Researchers have now found seven genetic variants that are found in both ADHD and autism, as well as five genetic variants that are specific to only one of the two conditions. The results were published in Nature.
In this study, researchers assessed the genetic variations in the genomes of 34,462 people with autism spectrum disorder and/or ADHD, as well as 41,201 controls without either diagnoses. What they uncovered is both shared risk and gene-based variations which distinguish these two disorders from each other. “We have succeeded in identifying both shared genetic risk variants and genetic variants that differentiate the two developmental disorders,” says Professor Anders Børglum of the Department of Biomedicine at Aarhus University and iPSYCH, Denmark’s largest research project within psychiatry, which is behind the study via a press release about the study.
“That means that we are beginning to understand both the biological processes that are behind the development of both diagnoses, and – as something completely new – also the processes that push the developmental disorder specifically in the direction of either autism or ADHD.”
The findings, researchers hope, will make it possible to render more accurate diagnoses to yield earlier interventions in both disorders, so that all patients receive a precise, and personalized treatment plan.

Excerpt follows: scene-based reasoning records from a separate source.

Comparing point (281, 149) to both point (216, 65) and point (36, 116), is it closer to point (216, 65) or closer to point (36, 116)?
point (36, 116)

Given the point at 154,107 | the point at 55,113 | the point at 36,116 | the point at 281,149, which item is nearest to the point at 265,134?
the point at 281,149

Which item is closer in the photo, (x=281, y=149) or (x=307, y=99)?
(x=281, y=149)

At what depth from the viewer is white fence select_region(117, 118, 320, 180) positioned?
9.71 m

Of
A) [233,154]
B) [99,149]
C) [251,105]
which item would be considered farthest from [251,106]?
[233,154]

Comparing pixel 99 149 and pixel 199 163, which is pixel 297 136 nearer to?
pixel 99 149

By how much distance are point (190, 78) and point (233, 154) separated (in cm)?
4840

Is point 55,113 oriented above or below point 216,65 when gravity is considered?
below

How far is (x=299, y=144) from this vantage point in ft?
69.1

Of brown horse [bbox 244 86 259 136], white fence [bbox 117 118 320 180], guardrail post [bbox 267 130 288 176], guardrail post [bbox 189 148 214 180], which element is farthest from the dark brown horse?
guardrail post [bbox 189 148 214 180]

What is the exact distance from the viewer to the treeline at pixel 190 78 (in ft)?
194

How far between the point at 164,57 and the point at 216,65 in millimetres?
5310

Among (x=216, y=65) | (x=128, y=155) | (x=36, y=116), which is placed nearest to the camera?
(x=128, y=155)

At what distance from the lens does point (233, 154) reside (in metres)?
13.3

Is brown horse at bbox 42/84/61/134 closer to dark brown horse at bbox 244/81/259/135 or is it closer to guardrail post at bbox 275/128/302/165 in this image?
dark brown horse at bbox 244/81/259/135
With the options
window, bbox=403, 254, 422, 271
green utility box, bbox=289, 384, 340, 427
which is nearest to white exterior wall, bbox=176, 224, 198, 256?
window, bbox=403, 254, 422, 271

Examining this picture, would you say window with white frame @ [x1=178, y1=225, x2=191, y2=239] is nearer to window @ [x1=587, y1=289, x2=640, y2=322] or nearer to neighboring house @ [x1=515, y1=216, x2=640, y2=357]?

“The autism diagnosis is typically made before an ADHD diagnosis. So if, for example, the person is also hyperactive and finds it difficult to concentrate, this may well be slightly drowned out by the autism symptoms, and we may not see the ADHD challenges,” said Prof. Børglum.
“But if we have a genetic study of a person with an autism diagnosis, and we see a major genetic load of ADHD genetics, then it may be that we should monitor that person a bit more closely. In this way, we can in the future become quicker to spot the development and give the family good tools to handle this diagnosis, too.”